Kate Reid is no ordinary patissier. She bakes the world’s best croissants. Coming from an engineering background, she strives for perfection every day. On a day off it is no surprise she feels right at home on windy roads in a timeless machine, the Porsche 911.
Melbourne, Australia. In the early morning hours a queue wraps around a black brick converted warehouse in the suburb of Fitzroy. The air filled with anticipation in excitement for eating the perfect croissant. Since the New York Times named Lune Croissanterie “the world’s best croissant” in 2016, this queue forms every day until the delicious pastries are sold out.
In a purpose built, state of the art facility, designed by Kate and her brother Cam, the team works like cogs in a chronograph to create perfect pastries every single day.
The perfection and seamless processes are no coincidence. Kate is no ordinary patissier. Ever since she can remember, she had a close connection to cars. Her father is an avid classic car collector and young Kate and her brother would hover around when he was restoring classic 911s, sitting in the driver’s seat pretending to go on road trips.
Fast forward and what was once play becomes reality.
Porsche 911 Timeless Machine with Kate Reid
For as long as she can remember, Kate wanted to work at the pinnacle of motorsport. She had the vision that working in the upper echelon of innovation and technology for the automotive industry would give her the opportunity to be incredibly innovative, thinking outside the box and really pushing the boundaries of what was possible.
She tilted her entire education towards earning a degree in aerospace engineering, which eventually led her to a job in Formula One™ as an aerodynamicist, the first female one in the team she joined. When she got to the UK based team however, she discovered that it was not what she had imagined it would be like.
From a young age, Kate always loved baking. It was a way she found herself relaxing and enjoying time outside of professional commitments. Through research and trialling new things Kate discovered there was a lot of technicality involved in viennoiserie, the specific style of pastry that croissants fall under.
One day it occurred to her that baking could be more than just a hobby.
After spending a stint in Paris learning the art of viennoiserie, Kate returned to Melbourne and realised that nowhere in Melbourne produced croissants of the quality she experienced in Paris.
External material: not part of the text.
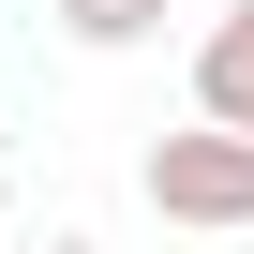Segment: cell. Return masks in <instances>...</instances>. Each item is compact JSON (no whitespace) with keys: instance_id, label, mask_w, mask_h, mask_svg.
<instances>
[{"instance_id":"277c9868","label":"cell","mask_w":254,"mask_h":254,"mask_svg":"<svg viewBox=\"0 0 254 254\" xmlns=\"http://www.w3.org/2000/svg\"><path fill=\"white\" fill-rule=\"evenodd\" d=\"M0 209H15V180H0Z\"/></svg>"},{"instance_id":"3957f363","label":"cell","mask_w":254,"mask_h":254,"mask_svg":"<svg viewBox=\"0 0 254 254\" xmlns=\"http://www.w3.org/2000/svg\"><path fill=\"white\" fill-rule=\"evenodd\" d=\"M45 15H60L90 60H120V45H150V30H165V0H45Z\"/></svg>"},{"instance_id":"7a4b0ae2","label":"cell","mask_w":254,"mask_h":254,"mask_svg":"<svg viewBox=\"0 0 254 254\" xmlns=\"http://www.w3.org/2000/svg\"><path fill=\"white\" fill-rule=\"evenodd\" d=\"M194 120H239L254 135V0H224L194 30Z\"/></svg>"},{"instance_id":"6da1fadb","label":"cell","mask_w":254,"mask_h":254,"mask_svg":"<svg viewBox=\"0 0 254 254\" xmlns=\"http://www.w3.org/2000/svg\"><path fill=\"white\" fill-rule=\"evenodd\" d=\"M150 209L194 224V239H239V224H254V135H239V120L150 135Z\"/></svg>"}]
</instances>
This was the initial seed for Lune.
The transition from aerospace engineering to croissants may not seem immediately obvious. However, Kate explains: “My degree taught me how to break down a problem, how to understand the different variables, how to analyse how changing each of those variables will affect the finished product and how to measure results, how to record them and how to push and really innovate a product forward.”
This shows in the design of Lune where pastry chefs work in a slick, futuristic, temperature-controlled cube applying the specific processes Kate reverse engineered for baking the perfect croissant.
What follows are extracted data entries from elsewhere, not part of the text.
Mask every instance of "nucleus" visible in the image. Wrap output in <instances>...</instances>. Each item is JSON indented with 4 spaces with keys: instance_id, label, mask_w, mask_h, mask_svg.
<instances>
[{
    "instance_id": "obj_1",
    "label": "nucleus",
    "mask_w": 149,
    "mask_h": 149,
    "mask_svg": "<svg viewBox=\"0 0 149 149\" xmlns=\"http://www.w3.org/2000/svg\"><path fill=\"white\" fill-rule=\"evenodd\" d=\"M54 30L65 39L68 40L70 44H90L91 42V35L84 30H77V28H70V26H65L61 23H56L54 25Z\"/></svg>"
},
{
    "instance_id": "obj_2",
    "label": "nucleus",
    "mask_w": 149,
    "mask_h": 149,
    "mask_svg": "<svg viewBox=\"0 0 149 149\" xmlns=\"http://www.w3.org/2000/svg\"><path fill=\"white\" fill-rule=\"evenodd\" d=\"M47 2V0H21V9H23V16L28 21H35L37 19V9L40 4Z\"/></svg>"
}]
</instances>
It is no surprise then that in her free time Kate expects perfection, focus and attention to detail.
“When you look at how Porsche creates their product, everything they put into the development of the car is for the driver’s enjoyment.”
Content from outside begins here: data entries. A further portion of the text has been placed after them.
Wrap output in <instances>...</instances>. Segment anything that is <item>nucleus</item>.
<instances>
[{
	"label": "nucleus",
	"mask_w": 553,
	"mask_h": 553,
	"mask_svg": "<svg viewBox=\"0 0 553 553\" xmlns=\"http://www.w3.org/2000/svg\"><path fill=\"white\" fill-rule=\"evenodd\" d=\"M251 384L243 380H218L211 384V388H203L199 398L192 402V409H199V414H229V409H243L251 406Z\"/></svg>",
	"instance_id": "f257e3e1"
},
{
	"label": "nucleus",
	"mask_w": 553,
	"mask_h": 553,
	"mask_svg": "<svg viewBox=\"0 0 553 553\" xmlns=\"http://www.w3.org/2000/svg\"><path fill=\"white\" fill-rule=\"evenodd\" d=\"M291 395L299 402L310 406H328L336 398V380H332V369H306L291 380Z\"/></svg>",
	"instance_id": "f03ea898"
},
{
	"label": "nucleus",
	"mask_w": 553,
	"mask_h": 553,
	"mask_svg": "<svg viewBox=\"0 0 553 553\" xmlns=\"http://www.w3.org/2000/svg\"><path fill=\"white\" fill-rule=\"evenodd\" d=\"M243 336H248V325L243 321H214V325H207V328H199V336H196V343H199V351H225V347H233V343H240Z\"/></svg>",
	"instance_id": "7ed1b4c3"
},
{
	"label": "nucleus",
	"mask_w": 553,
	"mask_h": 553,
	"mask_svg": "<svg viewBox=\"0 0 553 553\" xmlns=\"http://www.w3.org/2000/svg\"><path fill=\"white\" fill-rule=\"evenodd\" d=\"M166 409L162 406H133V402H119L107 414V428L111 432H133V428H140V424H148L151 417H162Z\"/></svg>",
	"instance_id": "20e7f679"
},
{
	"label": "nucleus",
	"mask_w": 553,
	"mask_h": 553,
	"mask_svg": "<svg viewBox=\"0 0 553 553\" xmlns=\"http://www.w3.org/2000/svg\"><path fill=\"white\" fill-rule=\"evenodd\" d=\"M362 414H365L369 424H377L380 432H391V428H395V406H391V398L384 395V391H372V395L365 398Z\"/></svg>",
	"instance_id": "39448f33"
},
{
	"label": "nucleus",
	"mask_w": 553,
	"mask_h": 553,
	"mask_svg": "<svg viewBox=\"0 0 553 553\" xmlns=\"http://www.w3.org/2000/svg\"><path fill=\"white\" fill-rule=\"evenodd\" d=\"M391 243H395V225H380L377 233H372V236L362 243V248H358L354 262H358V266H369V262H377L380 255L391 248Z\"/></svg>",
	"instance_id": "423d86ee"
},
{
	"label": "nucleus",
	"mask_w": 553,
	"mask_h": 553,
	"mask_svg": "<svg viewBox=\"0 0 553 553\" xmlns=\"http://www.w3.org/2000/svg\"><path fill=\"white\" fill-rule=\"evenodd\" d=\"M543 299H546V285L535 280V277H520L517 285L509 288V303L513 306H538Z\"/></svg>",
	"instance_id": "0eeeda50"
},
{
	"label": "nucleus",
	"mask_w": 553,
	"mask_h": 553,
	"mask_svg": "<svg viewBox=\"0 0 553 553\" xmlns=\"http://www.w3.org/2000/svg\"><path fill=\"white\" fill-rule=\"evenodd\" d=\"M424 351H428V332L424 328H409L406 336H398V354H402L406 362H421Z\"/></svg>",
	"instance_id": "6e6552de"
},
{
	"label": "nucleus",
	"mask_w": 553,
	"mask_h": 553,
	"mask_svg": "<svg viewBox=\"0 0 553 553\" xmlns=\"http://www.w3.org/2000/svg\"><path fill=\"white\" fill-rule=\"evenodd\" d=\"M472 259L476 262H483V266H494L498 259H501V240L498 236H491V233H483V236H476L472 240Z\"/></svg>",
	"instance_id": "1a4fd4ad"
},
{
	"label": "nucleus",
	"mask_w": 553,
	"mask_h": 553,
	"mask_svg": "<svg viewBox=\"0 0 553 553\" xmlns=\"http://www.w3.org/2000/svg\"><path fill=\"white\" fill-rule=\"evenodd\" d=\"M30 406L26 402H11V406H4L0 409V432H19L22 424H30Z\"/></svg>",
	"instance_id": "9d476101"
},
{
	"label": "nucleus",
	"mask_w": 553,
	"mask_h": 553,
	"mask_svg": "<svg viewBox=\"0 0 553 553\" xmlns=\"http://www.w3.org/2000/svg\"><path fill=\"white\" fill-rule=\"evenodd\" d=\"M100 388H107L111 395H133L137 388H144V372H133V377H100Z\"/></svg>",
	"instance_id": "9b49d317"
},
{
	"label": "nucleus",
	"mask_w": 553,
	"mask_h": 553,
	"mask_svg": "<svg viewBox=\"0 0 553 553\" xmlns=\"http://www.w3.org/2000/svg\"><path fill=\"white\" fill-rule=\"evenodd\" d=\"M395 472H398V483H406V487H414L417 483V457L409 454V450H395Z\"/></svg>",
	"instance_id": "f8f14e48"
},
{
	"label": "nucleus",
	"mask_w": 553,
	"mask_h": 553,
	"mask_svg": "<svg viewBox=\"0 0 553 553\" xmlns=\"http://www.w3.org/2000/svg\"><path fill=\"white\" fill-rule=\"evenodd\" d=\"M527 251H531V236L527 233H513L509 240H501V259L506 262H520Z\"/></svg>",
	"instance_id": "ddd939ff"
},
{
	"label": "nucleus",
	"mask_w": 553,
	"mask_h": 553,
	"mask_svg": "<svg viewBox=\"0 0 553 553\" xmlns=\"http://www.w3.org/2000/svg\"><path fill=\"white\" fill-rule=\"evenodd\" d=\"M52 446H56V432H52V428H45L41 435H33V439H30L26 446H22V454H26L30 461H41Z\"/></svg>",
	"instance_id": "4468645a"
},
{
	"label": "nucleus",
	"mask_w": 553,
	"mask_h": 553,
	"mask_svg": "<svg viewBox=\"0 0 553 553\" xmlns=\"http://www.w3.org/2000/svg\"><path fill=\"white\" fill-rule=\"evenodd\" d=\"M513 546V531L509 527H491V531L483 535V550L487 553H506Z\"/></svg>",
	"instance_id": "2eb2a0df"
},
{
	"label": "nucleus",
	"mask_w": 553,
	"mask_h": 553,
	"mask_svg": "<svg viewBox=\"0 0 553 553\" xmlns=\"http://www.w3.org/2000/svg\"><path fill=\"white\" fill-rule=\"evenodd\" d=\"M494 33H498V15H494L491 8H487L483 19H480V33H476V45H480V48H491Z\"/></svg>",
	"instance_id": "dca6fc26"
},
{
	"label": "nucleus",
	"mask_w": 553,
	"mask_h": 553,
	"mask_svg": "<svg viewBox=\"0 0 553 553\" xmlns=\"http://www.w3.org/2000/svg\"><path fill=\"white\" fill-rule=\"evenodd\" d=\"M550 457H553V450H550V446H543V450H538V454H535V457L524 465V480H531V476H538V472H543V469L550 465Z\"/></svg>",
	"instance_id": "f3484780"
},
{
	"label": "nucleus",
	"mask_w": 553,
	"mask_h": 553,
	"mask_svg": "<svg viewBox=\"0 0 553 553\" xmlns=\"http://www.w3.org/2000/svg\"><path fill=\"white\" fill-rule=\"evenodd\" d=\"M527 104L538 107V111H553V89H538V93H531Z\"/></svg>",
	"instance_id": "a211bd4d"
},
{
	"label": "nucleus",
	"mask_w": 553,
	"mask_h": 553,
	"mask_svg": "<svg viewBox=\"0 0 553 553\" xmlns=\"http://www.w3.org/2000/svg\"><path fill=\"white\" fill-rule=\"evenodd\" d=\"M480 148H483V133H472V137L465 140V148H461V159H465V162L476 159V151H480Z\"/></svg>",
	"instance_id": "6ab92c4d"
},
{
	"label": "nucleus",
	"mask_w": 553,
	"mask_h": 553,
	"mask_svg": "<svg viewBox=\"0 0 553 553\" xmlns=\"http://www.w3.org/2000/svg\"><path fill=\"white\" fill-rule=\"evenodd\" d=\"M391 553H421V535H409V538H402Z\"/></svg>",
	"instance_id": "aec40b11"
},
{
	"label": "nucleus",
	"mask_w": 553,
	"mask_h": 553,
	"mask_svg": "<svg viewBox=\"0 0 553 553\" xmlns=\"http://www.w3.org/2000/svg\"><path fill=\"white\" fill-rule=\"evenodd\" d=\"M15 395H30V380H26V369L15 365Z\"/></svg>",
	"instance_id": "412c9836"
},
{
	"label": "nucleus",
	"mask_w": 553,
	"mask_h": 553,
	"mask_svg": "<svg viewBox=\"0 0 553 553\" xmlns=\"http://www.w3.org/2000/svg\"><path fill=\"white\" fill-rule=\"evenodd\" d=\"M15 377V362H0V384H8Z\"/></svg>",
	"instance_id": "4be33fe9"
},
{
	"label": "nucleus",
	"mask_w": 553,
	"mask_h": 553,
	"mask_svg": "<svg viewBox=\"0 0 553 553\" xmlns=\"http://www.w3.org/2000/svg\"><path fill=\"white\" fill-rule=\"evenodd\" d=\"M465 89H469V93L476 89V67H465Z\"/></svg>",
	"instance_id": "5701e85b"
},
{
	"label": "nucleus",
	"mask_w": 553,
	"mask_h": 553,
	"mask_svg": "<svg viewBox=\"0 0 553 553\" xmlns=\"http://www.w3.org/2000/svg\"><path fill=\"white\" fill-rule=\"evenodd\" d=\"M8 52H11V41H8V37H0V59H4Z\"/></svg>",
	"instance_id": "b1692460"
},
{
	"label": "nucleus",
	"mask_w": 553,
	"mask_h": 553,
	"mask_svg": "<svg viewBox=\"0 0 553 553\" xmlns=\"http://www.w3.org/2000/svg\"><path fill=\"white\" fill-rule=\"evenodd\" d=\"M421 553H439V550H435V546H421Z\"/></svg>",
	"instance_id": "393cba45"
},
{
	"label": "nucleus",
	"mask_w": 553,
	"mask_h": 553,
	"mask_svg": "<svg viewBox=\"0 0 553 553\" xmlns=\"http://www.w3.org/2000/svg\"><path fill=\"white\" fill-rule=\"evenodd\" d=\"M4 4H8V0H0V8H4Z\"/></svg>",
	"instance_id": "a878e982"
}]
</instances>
“The performance of the car, the innovation of a certain type of technology and when I look at Lune, there are parallels that can be drawn between how we innovate and push the quality of our croissant forward and don’t rest on our laurels, because that product can always be better.”
“It’s knowing that there is always that room and opportunity to be better that continues to push us forward and I think that Porsche is a marque that clearly demonstrates that a product from an automotive perspective continually wants to push themselves forward and innovate.”
“One of the questions that people often ask me about Lune is am I worried that one day croissants will go out of fashion. And to be honest with you I’m not at all worried about that. It’s been enjoyed by people for hundreds of years. It’s a timeless product.”
“I think that’s the same with the automotive industry that from time to time fads of cars or designs will pop up, but the 911, I remember it, I grew up with it. 37 years ago there was one parked in the garage at our house. It was beautiful then and it has evolved in its innovation so much since then but it’s still a market leader. It’s a car that represents timelessness in driveability, performance and innovation and I don’t think that’s going to change either.”